§ **GIVEN INSTRUCTION**
Return every line of the data below word for word, omitting the pictures.
## start SOURCE MATERIAL
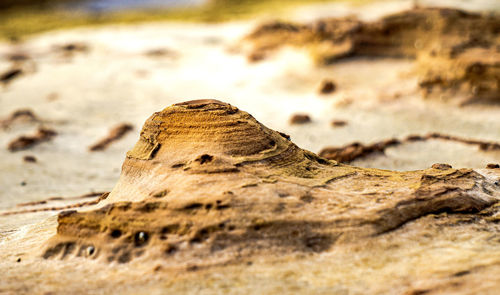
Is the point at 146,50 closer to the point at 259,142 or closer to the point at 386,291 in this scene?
the point at 259,142

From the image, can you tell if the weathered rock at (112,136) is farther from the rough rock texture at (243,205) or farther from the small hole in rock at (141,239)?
the small hole in rock at (141,239)

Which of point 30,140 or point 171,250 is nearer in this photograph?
point 171,250

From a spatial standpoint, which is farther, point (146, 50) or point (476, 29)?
point (146, 50)

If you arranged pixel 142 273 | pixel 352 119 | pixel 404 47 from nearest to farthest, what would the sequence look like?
pixel 142 273 → pixel 352 119 → pixel 404 47

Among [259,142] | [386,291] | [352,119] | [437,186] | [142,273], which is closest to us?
[386,291]

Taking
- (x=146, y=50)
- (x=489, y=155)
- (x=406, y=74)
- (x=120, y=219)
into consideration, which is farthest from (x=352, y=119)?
(x=146, y=50)

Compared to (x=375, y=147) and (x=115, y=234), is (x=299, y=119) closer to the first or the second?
(x=375, y=147)

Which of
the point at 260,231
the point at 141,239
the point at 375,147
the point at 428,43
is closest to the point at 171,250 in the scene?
the point at 141,239
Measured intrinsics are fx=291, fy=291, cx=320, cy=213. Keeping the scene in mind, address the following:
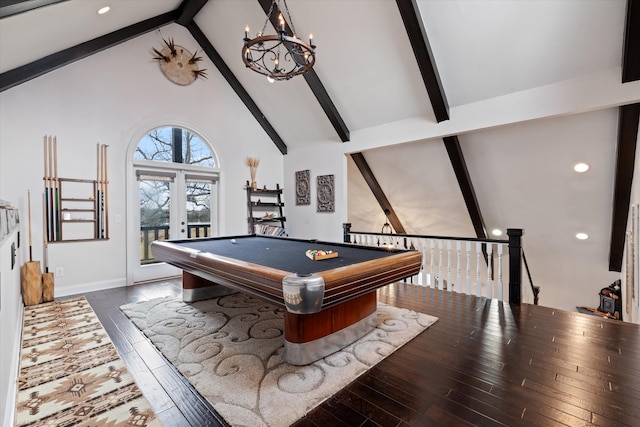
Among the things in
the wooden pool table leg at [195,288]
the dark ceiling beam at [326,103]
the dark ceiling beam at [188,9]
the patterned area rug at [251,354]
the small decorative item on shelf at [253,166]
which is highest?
the dark ceiling beam at [188,9]

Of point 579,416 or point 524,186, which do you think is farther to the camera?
point 524,186

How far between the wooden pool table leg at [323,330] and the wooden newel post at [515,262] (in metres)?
2.06

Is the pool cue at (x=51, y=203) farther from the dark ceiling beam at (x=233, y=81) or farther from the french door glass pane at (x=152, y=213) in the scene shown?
the dark ceiling beam at (x=233, y=81)

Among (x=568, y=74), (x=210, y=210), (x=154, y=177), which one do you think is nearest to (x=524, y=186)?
(x=568, y=74)

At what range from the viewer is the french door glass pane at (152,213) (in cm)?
486

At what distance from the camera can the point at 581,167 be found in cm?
388

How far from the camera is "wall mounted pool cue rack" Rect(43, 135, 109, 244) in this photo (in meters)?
3.91

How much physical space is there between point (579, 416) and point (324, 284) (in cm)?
154

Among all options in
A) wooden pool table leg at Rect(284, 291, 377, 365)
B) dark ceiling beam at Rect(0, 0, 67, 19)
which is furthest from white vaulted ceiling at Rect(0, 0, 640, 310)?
wooden pool table leg at Rect(284, 291, 377, 365)

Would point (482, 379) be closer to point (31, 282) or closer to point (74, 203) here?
point (31, 282)

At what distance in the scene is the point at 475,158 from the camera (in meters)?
4.64

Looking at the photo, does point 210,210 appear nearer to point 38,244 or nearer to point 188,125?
point 188,125

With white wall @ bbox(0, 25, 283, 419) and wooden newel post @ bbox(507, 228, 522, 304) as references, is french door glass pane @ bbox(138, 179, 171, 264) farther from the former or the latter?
wooden newel post @ bbox(507, 228, 522, 304)

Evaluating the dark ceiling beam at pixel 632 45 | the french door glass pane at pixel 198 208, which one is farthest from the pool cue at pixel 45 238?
the dark ceiling beam at pixel 632 45
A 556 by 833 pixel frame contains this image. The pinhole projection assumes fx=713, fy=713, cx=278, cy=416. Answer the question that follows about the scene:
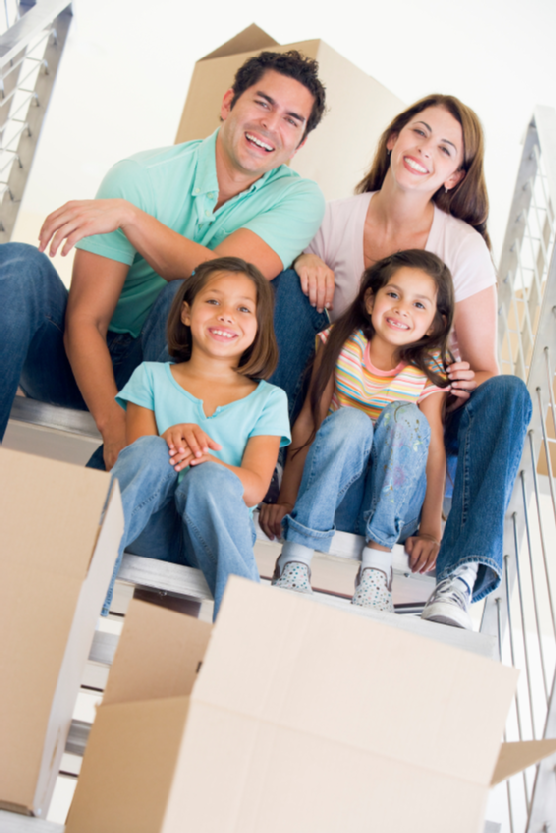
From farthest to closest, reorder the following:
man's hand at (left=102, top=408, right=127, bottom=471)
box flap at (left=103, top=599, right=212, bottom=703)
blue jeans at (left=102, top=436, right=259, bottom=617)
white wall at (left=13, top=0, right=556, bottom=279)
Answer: white wall at (left=13, top=0, right=556, bottom=279) < man's hand at (left=102, top=408, right=127, bottom=471) < blue jeans at (left=102, top=436, right=259, bottom=617) < box flap at (left=103, top=599, right=212, bottom=703)

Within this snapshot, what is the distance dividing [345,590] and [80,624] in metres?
1.43

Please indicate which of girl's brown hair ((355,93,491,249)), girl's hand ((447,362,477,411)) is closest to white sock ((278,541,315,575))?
girl's hand ((447,362,477,411))

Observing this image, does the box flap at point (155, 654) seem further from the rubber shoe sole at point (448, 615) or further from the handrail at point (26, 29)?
the handrail at point (26, 29)

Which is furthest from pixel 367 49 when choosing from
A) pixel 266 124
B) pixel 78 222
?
pixel 78 222

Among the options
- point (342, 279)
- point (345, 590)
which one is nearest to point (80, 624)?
point (342, 279)

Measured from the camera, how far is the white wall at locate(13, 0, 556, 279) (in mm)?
2658

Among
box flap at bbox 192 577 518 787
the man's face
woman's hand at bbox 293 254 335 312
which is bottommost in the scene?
box flap at bbox 192 577 518 787

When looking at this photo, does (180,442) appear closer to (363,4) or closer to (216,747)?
(216,747)

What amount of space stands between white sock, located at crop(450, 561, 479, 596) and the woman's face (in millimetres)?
818

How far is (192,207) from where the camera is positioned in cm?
141

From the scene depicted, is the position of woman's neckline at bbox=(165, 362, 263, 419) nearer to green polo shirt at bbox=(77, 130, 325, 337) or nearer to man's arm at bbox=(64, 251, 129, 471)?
man's arm at bbox=(64, 251, 129, 471)

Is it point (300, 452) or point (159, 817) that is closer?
point (159, 817)

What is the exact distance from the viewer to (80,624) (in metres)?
0.55

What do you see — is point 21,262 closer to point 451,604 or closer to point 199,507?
point 199,507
## end SOURCE MATERIAL
§ **OUTPUT**
Is the point at 146,50 closer to the point at 259,142 or closer to the point at 386,291 in this scene?
the point at 259,142

From the image, can you tell if the weathered rock at (112,136) is farther from the rough rock texture at (243,205) or farther from the small hole in rock at (141,239)?
the small hole in rock at (141,239)

Which of point 30,140 or point 171,250 is nearer in this photograph?
point 171,250

From a spatial standpoint, which is farther, point (146, 50) or point (476, 29)?
point (146, 50)

If you arranged pixel 142 273 | pixel 352 119 | pixel 404 47 from nearest to farthest, what would the sequence look like?
pixel 142 273 → pixel 352 119 → pixel 404 47

Among [259,142] | [386,291] | [352,119] | [437,186] | [142,273], which is closest to us?
[386,291]

Taking
- (x=146, y=50)
- (x=489, y=155)
- (x=406, y=74)
- (x=120, y=219)
into consideration, which is farthest from (x=352, y=119)?
(x=146, y=50)

Compared to (x=375, y=147) and (x=115, y=234), is (x=299, y=119) closer to the first or the second?
(x=375, y=147)

Which of
the point at 260,231
the point at 141,239
the point at 375,147
the point at 428,43
is closest to the point at 171,250 in the scene?
the point at 141,239
Measured intrinsics are fx=291, fy=291, cx=320, cy=213. Keeping the scene in mind, address the following:
Among the things in
the wooden pool table leg at [195,288]
the dark ceiling beam at [326,103]
the dark ceiling beam at [188,9]
the patterned area rug at [251,354]
the small decorative item on shelf at [253,166]
which is highest?
the dark ceiling beam at [188,9]

Of point 579,416 or point 524,186, which do you think is farther to the camera?
point 524,186

How far between the wooden pool table leg at [323,330] and the wooden newel post at [515,262] (in metres)?
2.06

Is the pool cue at (x=51, y=203) farther from the dark ceiling beam at (x=233, y=81) or farther from the french door glass pane at (x=152, y=213) in the scene shown?
the dark ceiling beam at (x=233, y=81)

Among (x=568, y=74), (x=210, y=210), (x=154, y=177), which one do you think is nearest to (x=524, y=186)?
(x=568, y=74)

At what range from the viewer is the french door glass pane at (152,213) (in cm)?
486

At what distance from the camera can the point at 581,167 be found in cm?
388

How far from the camera is "wall mounted pool cue rack" Rect(43, 135, 109, 244) in this photo (in meters)?
3.91

How much physical space is there between point (579, 416) and point (324, 284) (in cm)?
154

Among all options in
A) wooden pool table leg at Rect(284, 291, 377, 365)
B) dark ceiling beam at Rect(0, 0, 67, 19)
which is furthest from white vaulted ceiling at Rect(0, 0, 640, 310)?
wooden pool table leg at Rect(284, 291, 377, 365)

Would point (482, 379) be closer to point (31, 282) or closer to point (74, 203) here?
point (31, 282)

At what distance in the scene is the point at 475,158 from the camera (in meters)?
4.64

Looking at the photo, does point 210,210 appear nearer to point 38,244 or nearer to point 188,125?
point 188,125

With white wall @ bbox(0, 25, 283, 419) and wooden newel post @ bbox(507, 228, 522, 304) as references, is french door glass pane @ bbox(138, 179, 171, 264) farther from the former or the latter?
wooden newel post @ bbox(507, 228, 522, 304)

Evaluating the dark ceiling beam at pixel 632 45 | the french door glass pane at pixel 198 208, which one is farthest from the pool cue at pixel 45 238?
the dark ceiling beam at pixel 632 45
A 556 by 833 pixel frame contains this image. The pinhole projection assumes fx=713, fy=713, cx=278, cy=416. Answer the question that follows about the scene:
From farthest to closest, reorder the following:
man's hand at (left=102, top=408, right=127, bottom=471)
box flap at (left=103, top=599, right=212, bottom=703)
blue jeans at (left=102, top=436, right=259, bottom=617)
white wall at (left=13, top=0, right=556, bottom=279)
Answer: white wall at (left=13, top=0, right=556, bottom=279) < man's hand at (left=102, top=408, right=127, bottom=471) < blue jeans at (left=102, top=436, right=259, bottom=617) < box flap at (left=103, top=599, right=212, bottom=703)

Within this snapshot, what is the distance dividing [345,590] and [80,624] in metres?
1.43

Please indicate which of girl's brown hair ((355,93,491,249)), girl's hand ((447,362,477,411)) is closest to white sock ((278,541,315,575))?
girl's hand ((447,362,477,411))

Observing this image, does the box flap at point (155, 654) seem further from the rubber shoe sole at point (448, 615) or further from the handrail at point (26, 29)?
the handrail at point (26, 29)

Which is furthest from pixel 367 49 when choosing from
A) pixel 266 124
B) pixel 78 222
?
pixel 78 222

Among the options
- point (342, 279)
- point (345, 590)
which one is nearest to point (80, 624)?
point (342, 279)

Measured from the camera, how far is the white wall at locate(13, 0, 556, 279) (in mm)?
2658

Among
box flap at bbox 192 577 518 787
the man's face
woman's hand at bbox 293 254 335 312
which is bottommost in the scene?
box flap at bbox 192 577 518 787

When looking at this photo, does (180,442) appear closer to (363,4) or closer to (216,747)?
(216,747)

What amount of space stands between white sock, located at crop(450, 561, 479, 596) and the woman's face (in millimetres)?
818

How far is (192,207) from where the camera is positioned in cm?
141

From the scene depicted, is the position of woman's neckline at bbox=(165, 362, 263, 419) nearer to green polo shirt at bbox=(77, 130, 325, 337) or nearer to man's arm at bbox=(64, 251, 129, 471)?
man's arm at bbox=(64, 251, 129, 471)

Is it point (300, 452) or point (159, 817) that is closer?
point (159, 817)

What is the exact distance from the viewer to (80,624) (in metres)?
0.55

What do you see — is point 21,262 closer to point 451,604 or closer to point 199,507?
point 199,507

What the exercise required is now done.